Reflita sobre os tempos litúrgicos vivenciados pela Igreja

Com este artigo, chegamos ao fim de uma série de artigos em que tratamos da Santa Missa, seus vários atributos e significados. Eles nos ajudaram a entendê-la um pouco mais, para que assim possamos viver melhor tão grande mistério. Neste último artigo, vamos tratar das festas e dos tempos especiais durante o Ano Litúrgico.

Os tempos litúrgicos são divididos em Tempo do Advento, Tempo do Natal, Tempo da Quaresma e Tempo Pascal. Para que servem esses tempos e suas divisões? A Igreja divide o ano em tempos litúrgicos, a fim de deixá-los o mais claro possível, para que o povo entre na dinâmica salvífica do mistério pascal, que é celebrado em cada Santa Missa.

Como se dividem as festas e os tempos litúrgicos especiais

Foto ilustrativa: Bruno Marques/cancaonova.com

Se você não sabia, o ano litúrgico começa no Tempo do Advento, que é a preparação para o Natal do Senhor, um dos momentos mais importantes para nós católicos. O documento do Concílio Vaticano II Sacrosanctum Concilium, no número 102, expõe o seguinte sobre o Ano Litúrgico: “A santa mãe Igreja considera seu dever celebrar, em determinados dias do ano, a memória sagrada da obra de salvação do seu divino Esposo. Em cada semana, no dia a que chamou domingo, celebra a da Ressurreição do Senhor, como a celebra também uma vez no ano na Páscoa, a maior das solenidades, unida à memória da sua Paixão”.

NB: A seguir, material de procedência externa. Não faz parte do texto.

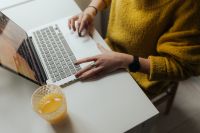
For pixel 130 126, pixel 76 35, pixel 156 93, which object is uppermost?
pixel 76 35

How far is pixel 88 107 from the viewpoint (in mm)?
676

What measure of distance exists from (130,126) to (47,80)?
0.29 meters

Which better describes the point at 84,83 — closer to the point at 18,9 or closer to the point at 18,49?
the point at 18,49

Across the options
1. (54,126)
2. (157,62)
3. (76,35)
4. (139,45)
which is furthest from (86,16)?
(54,126)

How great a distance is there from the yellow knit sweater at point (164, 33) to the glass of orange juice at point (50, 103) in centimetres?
31

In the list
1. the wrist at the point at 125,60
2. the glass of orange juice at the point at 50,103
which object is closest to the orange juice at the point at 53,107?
the glass of orange juice at the point at 50,103

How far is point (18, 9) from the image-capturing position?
990mm

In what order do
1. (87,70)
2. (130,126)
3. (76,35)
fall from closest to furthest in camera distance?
(130,126) → (87,70) → (76,35)

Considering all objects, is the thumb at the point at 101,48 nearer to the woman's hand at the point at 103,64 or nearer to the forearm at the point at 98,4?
the woman's hand at the point at 103,64

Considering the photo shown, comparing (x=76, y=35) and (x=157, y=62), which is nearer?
(x=157, y=62)

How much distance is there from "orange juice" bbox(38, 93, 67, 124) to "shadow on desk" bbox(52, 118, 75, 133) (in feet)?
0.04

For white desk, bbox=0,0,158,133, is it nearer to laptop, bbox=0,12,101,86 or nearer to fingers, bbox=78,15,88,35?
laptop, bbox=0,12,101,86

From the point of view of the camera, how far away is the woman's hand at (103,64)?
0.74 metres

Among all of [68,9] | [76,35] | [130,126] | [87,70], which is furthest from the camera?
[68,9]
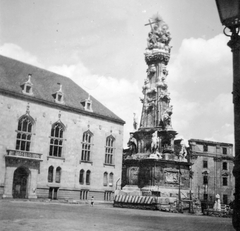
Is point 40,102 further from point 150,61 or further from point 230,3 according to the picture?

Cada tempo também traz uma graça própria, sendo assim, o Advento é o tempo das alegrias moderadas e preparação para a chegada de Jesus no Natal. Sua espiritualidade é de esperança e purificação da vida. Por esse motivo, o Advento se torna tão importante e distinto dos demais, pois prepara o católico para viver bem o nascimento do Senhor. O Tempo do Natal é comemorado com muita alegria, porque é a natividade do Senhor, sua espiritualidade é de fé, alegria e acolhimento. O Tempo Comum é acompanhado de um espírito de esperança, de escuta da Palavra e vivência do Reino de Deus. A Quaresma é tempo forte de conversão, penitência, jejum, esmola e oração. A Páscoa não se refere apenas ao domingo da Ressurreição, mas vai até Pentecostes, é carregado de uma espiritualidade de alegria, porque Cristo Ressuscitou.

A Semana Santa

É durante a Semana Santa ou como também é conhecida de Semana Maior que a Igreja celebra a Paixão, Morte e Ressurreição do Senhor. Ela tem início no Domingo de Ramos e se estende até o Domingo de Páscoa. Durante essa semana, celebra-se a Missa do Crisma, onde o Bispo, reunido com os padres que formam o seu presbitério, abençoa os Santos Óleos. Na mesma quinta-feira, acontece a instituição da Eucaristia e a cerimônia do Lava-pés. Na sexta-feira, celebra-se a Paixão e Morte de Jesus, quando a Igreja se dedica ao silêncio, jejum e oração, vivendo com respeito a morte do Senhor. No Sábado Santo, acontece a Vigília Pascal, com a bênção do fogo novo e do Círio Pascal, a proclamação da Páscoa. Nessa celebração, é lida uma série de leituras, passando por toda a história da salvação; e acontece a renovação das promessas do batismo. Por fim, no Domingo de Páscoa, quando se comemora a Ressurreição de Jesus, esse é o ponto central da fé cristã.

O Corpus Christi

A Solenidade de Corpus Christi é a celebração que a Igreja festeja o Sacramento da Eucaristia. É o momento em que o Santíssimo Sacramento sai em procissão pelas ruas. Neste momento, todo o povo de Deus é convidado a adorar o Senhor na Santa Eucaristia e agradecer por tão grande dom. A festa é celebrada desde o século XIII, quando o próprio Jesus aparece em visões, pedindo uma festa litúrgica em honra à Sagrada Eucaristia.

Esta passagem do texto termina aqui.